▸ Tâche demandée 1:
Pour chacune des affirmations suivantes, dites si elle concorde avec le texte fourni ci-dessous. Répondez par oui ou par non et citez mot pour mot le passage décisif du texte.
(a) Selon le texte, la restauration des régions dévastées par la guerre aurait pu se faire sans les travailleurs étrangers.
(b) Le texte affirme qu'on sera « populationniste » dans les pays où la population est relativement peu dense.
(c) Le texte présente les étrangers comme une ressource indispensable à la vie économique de la France.

▸ Texte fourni:
3Le thème a été si souvent développé qu’il est inutile d’y insister ici. Il convient cependant de souligner la nécessité où la France s’est trouvée d’appeler, mieux que cela, de recruter des travailleurs étrangers dans la mesure énorme qui a été dite plus haut. Non seulement, sans cet appoint, la restauration des régions dévastées par la guerre n’eût pas pu se faire, mais la France, si elle en était privée, ne pourrait pas assurer l’exploitation de ses terres, de ses mines, faire fonctionner certaines de ses industries essentielles, exécuter ses travaux publics. Les étrangers constituent, pour la vie économique de la France, une ressource qui est indispensable à celle-ci. Si le besoin qu’on en a devait, par suite de la déficience accrue de notre population, devenir plus grand, les pays européens qui nous ont jusqu’ici alimentés en main-d’œuvre voudraient-ils, pourraient-ils même satisfaire à ce besoin ainsi augmenté ? Et s’il faut que le secours nous vienne de pays plus lointains, ou plus étrangers, ce secours pourra-t-il être suffisant ? S’il l’est, ne devra-t-on pas redouter qu’il en résulte une altération de notre sang, et davantage encore, peut-être, une détérioration de notre vie sociale ?
4Du point de vue national, on sera très généralement « populationniste ». On le sera dans les pays où la population est relativement peu dense, où l’accroissement de la population est plus lent qu’ailleurs et menace de faire place à un mouvement contraire. Dans les pays à forte densité démographique et à natalité abondante, on pourra regretter que la population soit maintenue à un niveau de vie jugé trop bas, mais on se réjouira de l’élément de puissance que constitue la population de plus en plus nombreuse : ne voit-on pas tel État, qui se trouve dans cette situation mettre des obstacles à l’émigration de ses nationaux, et par des mesures législatives qu’il prend, par une action incessante de propagande, encourager la natalité ?

▸ Enregistrements sources:
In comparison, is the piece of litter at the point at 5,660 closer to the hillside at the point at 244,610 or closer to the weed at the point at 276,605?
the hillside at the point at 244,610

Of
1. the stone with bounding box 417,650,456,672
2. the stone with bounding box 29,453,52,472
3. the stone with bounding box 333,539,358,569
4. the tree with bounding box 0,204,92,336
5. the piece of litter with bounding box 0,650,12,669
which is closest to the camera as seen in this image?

▸ Tâche demandée 2: Transformez toutes les lignes des enregistrements ci-dessus en une liste numérotée, sans les lignes vides.

▸ Résultat final 1:
(a) Non : « Non seulement, sans cet appoint, la restauration des régions dévastées par la guerre n’eût pas pu se faire »
(b) Oui : « On le sera dans les pays où la population est relativement peu dense »
(c) Oui : « Les étrangers constituent, pour la vie économique de la France, une ressource qui est indispensable à celle-ci. »

▸ Résultat final 2:
1. In comparison, is the piece of litter at the point at 5,660 closer to the hillside at the point at 244,610 or closer to the weed at the point at 276,605?
2. the hillside at the point at 244,610
3. Of
4. 1. the stone with bounding box 417,650,456,672
5. 2. the stone with bounding box 29,453,52,472
6. 3. the stone with bounding box 333,539,358,569
7. 4. the tree with bounding box 0,204,92,336
8. 5. the piece of litter with bounding box 0,650,12,669
9. which is closest to the camera as seen in this image?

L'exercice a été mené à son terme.